Freeze-etch visualization of the outer surface of myoblasts in culture

Abstract

The Pfenninger device is one of several types of specimen holders designed to permit freeze-fracture electron microscopy of cultured cells growing attached to solid substrates. It achieves this by directing a fracture plane horizontally through a monolayer of cells frozen with overlying medium (without need for prior disruption of cell attachments or relationships). The end result is a platinum-shadowed replica of the cell membrane hydrophobic interior. Here we describe the features seen when this traditional fracture step is followed by a lengthy etching step, making possible views of the cell membrane outer surface with a resolution 100 × better than that of fluorescence microscopy. Because of the technical difficulties involved, such views have in past been restricted to samples which may be handled in suspension, particularly blood cells and model membranes. Thus we have been able to examine extensive regions of the myoblast outer surface (the so-called etch face) at a magnification that permits visualization of details on the order of individual macromolecules. Prominent clumps of glycocalyx material occupying some 50% of the surface can be readily resolved as a closely spaced network of uniformly distributed 20- to 60-nm irregular granular patches. Receptors for wheat germ agglutinin were found to be associated almost exclusively with these surface prominences, so that bound lectin tended to exist in a uniform distribution of small clusters corresponding to the patches described above.

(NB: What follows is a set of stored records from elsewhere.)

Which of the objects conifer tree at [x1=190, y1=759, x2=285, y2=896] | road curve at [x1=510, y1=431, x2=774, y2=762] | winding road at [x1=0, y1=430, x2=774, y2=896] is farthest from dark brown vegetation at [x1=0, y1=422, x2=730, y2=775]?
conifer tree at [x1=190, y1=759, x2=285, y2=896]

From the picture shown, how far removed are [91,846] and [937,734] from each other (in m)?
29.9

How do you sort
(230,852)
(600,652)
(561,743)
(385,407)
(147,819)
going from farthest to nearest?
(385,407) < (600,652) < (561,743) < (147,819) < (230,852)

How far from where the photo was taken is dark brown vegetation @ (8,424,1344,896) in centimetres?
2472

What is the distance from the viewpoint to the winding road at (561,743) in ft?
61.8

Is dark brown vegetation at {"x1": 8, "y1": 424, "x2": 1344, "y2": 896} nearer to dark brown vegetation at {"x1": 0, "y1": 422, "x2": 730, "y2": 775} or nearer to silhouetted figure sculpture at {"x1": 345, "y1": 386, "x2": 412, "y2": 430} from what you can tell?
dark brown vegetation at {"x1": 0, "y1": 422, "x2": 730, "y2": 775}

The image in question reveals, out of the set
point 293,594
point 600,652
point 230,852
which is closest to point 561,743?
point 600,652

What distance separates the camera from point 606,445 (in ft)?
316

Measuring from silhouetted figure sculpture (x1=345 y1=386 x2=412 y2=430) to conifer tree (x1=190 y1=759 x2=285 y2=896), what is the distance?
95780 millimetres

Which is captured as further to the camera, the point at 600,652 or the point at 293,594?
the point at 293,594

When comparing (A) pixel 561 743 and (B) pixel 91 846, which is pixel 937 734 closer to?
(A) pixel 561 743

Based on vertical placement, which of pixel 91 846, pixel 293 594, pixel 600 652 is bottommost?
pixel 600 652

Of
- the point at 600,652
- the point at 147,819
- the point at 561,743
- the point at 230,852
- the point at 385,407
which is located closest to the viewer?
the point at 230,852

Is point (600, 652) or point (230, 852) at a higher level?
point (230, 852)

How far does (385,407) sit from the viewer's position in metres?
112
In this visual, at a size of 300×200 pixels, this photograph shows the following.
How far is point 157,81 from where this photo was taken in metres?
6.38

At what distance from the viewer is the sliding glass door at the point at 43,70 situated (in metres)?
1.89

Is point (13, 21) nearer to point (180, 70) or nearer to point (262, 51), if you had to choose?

When cells were not fixed until 15 min after lectin addition there was visibly more binding, but in a similar distribution. The details of cell surface architecture recorded here at a resolution of 2–4 nm are well below the limit of resolution of light microscopy and complement existing studies by fluorescence techniques. The presence of surface receptors in small patches reinforces the possibility that some literature observations of receptor interaction may be explained on the basis of direct receptor–receptor contact.